**TASK DATA:**
────────────────────

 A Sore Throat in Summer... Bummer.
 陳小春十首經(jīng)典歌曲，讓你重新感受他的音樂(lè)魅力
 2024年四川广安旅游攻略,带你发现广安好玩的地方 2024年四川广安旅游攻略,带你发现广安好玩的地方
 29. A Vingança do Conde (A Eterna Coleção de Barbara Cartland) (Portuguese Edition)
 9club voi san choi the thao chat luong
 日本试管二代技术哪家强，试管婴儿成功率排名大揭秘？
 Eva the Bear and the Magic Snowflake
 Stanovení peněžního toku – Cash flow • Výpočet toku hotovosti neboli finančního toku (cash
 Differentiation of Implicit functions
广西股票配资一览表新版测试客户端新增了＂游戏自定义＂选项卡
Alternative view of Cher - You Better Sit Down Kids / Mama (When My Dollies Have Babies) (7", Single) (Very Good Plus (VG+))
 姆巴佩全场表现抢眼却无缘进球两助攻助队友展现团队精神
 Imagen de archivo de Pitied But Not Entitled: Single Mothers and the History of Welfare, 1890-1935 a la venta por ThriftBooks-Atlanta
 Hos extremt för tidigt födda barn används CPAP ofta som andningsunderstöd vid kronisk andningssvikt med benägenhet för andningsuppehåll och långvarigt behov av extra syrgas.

────────────────────

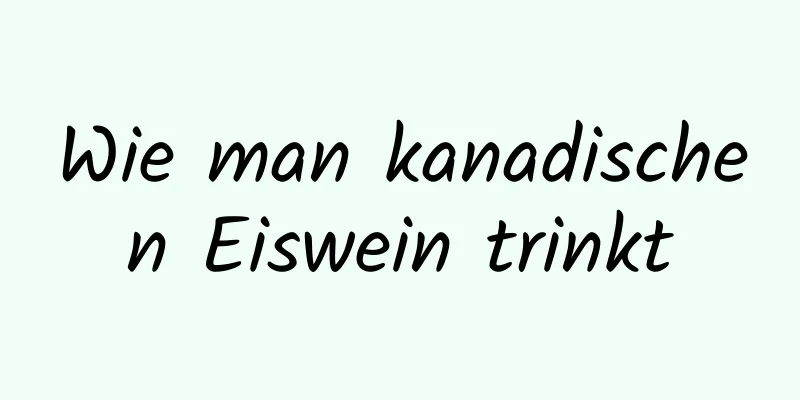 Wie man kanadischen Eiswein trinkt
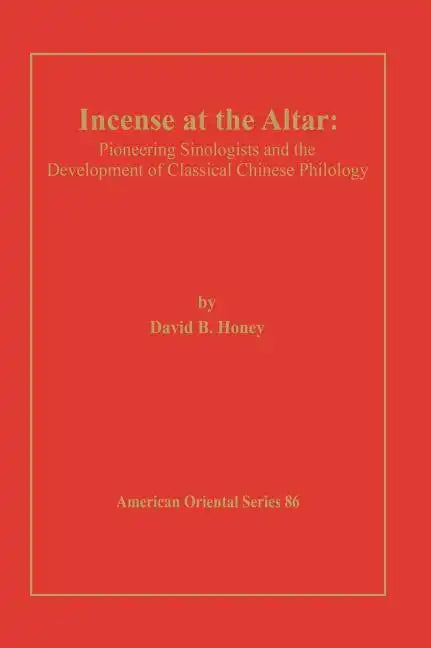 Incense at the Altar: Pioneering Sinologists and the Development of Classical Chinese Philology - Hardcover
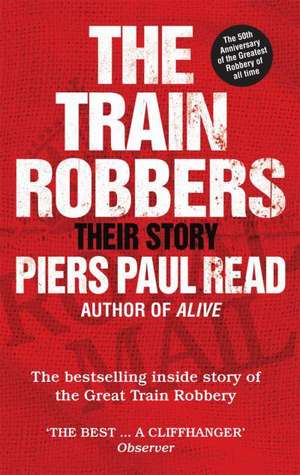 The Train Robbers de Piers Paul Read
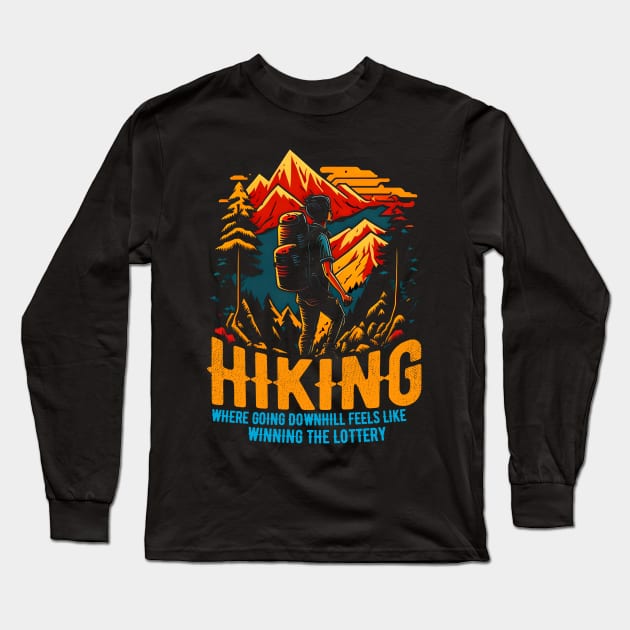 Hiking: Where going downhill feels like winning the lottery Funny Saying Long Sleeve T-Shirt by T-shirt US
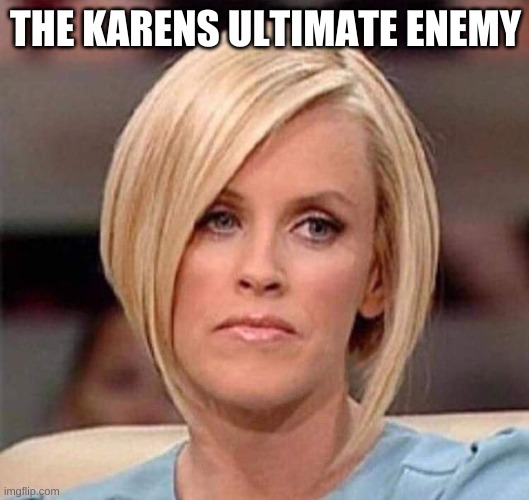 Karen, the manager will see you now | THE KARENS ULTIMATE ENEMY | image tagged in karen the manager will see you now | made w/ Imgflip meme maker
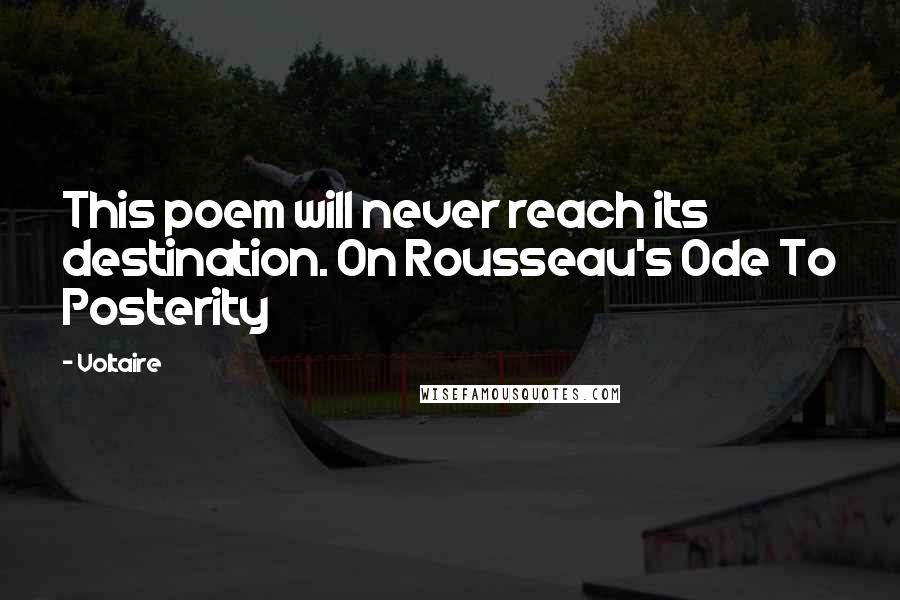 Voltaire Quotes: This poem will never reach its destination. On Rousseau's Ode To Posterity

────────────────────

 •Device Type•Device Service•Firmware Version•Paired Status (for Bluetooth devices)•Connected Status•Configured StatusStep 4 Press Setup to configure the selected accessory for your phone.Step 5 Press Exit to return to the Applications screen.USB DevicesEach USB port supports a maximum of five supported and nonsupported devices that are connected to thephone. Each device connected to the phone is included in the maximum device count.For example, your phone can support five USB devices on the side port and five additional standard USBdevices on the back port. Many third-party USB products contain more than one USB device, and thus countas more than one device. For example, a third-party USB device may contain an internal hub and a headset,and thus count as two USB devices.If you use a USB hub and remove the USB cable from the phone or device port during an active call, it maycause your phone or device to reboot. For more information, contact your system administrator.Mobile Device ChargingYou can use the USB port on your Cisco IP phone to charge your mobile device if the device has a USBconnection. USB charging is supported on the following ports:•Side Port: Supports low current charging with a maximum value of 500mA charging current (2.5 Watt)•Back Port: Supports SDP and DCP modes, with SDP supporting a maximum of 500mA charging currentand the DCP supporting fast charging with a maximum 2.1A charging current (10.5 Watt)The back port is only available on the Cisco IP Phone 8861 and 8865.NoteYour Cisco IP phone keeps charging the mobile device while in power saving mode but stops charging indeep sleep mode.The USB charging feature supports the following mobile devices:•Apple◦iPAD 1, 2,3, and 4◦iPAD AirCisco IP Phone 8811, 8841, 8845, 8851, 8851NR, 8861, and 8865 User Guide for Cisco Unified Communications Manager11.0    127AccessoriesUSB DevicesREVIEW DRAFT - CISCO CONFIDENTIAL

────────────────────

**DIRECTIONS FOR THIS TASK:**
Please rewrite the items from the line with "A Sore Throat in Summer... Bummer." through the line with "Eva the Bear and the Magic Snowflake" as a JSON list of strings, one string per line, skipping any blank lines.

**EXERCISE SOLUTION:**
[
  " A Sore Throat in Summer... Bummer.",
  " 陳小春十首經(jīng)典歌曲\u0007，讓你重新感受他的音樂(lè)魅力",
  " 2024年四川广安旅游攻略,带你发现广安好玩的地方 2024年四川广安旅游攻略,带你发现广安好玩的地方",
  " 29. A Vingança do Conde (A Eterna Coleção de Barbara Cartland) (Portuguese Edition)",
  " 9club voi san choi the thao chat luong",
  " 日本试管二代技术哪家强，试管婴儿成功率排名大揭秘？",
  " Eva the Bear and the Magic Snowflake"
]